Search the entries for the word "html" and return every line where it is found.

[Data entries]
= = = = = = =

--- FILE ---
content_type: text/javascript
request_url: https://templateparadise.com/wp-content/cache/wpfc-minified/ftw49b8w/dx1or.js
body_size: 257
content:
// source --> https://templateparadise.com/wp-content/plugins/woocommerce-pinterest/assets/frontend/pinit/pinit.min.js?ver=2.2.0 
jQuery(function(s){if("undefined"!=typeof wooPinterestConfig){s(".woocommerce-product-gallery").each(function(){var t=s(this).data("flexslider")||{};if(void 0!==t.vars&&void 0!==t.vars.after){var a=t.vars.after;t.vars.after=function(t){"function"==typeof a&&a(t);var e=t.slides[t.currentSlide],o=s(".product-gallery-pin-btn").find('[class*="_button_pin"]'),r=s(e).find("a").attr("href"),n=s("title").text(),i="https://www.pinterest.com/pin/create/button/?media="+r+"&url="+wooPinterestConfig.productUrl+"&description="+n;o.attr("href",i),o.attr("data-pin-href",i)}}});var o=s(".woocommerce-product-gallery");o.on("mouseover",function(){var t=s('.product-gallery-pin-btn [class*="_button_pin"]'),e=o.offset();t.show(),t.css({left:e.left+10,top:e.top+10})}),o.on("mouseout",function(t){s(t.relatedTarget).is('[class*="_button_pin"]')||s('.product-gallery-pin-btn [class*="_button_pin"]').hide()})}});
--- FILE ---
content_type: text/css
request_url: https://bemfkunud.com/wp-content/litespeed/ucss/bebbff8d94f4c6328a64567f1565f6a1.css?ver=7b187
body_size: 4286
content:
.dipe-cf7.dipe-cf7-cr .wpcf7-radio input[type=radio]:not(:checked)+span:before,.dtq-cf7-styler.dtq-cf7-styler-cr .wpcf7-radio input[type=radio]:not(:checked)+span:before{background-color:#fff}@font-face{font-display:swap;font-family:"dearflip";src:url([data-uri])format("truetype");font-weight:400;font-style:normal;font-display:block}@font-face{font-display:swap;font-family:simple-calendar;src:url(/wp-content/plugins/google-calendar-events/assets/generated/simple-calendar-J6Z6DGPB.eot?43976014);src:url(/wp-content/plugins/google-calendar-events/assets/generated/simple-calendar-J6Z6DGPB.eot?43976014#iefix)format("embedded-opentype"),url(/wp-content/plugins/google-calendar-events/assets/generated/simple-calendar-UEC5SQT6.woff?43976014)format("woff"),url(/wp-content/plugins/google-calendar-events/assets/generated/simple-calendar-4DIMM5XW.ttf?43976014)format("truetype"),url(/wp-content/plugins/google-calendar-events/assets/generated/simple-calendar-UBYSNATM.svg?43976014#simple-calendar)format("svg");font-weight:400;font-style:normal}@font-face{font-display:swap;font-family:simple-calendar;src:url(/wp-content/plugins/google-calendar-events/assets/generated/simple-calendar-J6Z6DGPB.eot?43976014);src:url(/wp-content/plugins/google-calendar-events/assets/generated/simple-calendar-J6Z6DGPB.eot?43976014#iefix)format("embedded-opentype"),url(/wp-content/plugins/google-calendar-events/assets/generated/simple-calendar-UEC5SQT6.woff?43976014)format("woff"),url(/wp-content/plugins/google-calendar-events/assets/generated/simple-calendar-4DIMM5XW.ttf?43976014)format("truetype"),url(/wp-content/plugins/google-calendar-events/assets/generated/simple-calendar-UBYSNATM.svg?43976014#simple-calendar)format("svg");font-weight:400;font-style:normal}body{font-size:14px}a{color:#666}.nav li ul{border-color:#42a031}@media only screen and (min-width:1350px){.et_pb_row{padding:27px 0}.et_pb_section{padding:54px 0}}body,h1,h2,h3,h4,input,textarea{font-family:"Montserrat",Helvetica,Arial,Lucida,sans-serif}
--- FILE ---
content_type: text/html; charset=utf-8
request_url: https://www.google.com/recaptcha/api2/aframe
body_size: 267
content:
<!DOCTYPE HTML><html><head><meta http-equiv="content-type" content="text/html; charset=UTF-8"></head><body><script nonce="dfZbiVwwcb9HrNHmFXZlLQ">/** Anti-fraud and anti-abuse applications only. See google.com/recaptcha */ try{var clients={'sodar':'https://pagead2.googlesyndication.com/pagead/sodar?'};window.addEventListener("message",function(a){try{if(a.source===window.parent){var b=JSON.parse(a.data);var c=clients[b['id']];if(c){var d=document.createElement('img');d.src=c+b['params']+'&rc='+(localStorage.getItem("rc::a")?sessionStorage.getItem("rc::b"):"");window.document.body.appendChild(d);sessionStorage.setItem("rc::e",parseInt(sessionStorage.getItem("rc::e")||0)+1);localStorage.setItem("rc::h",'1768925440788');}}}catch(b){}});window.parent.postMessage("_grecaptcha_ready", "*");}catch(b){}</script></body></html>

= = = = = = =

*EXERCISE OUTPUT*.
content_type: text/html; charset=utf-8
<!DOCTYPE HTML><html><head><meta http-equiv="content-type" content="text/html; charset=UTF-8"></head><body><script nonce="dfZbiVwwcb9HrNHmFXZlLQ">/** Anti-fraud and anti-abuse applications only. See google.com/recaptcha */ try{var clients={'sodar':'https://pagead2.googlesyndication.com/pagead/sodar?'};window.addEventListener("message",function(a){try{if(a.source===window.parent){var b=JSON.parse(a.data);var c=clients[b['id']];if(c){var d=document.createElement('img');d.src=c+b['params']+'&rc='+(localStorage.getItem("rc::a")?sessionStorage.getItem("rc::b"):"");window.document.body.appendChild(d);sessionStorage.setItem("rc::e",parseInt(sessionStorage.getItem("rc::e")||0)+1);localStorage.setItem("rc::h",'1768925440788');}}}catch(b){}});window.parent.postMessage("_grecaptcha_ready", "*");}catch(b){}</script></body></html>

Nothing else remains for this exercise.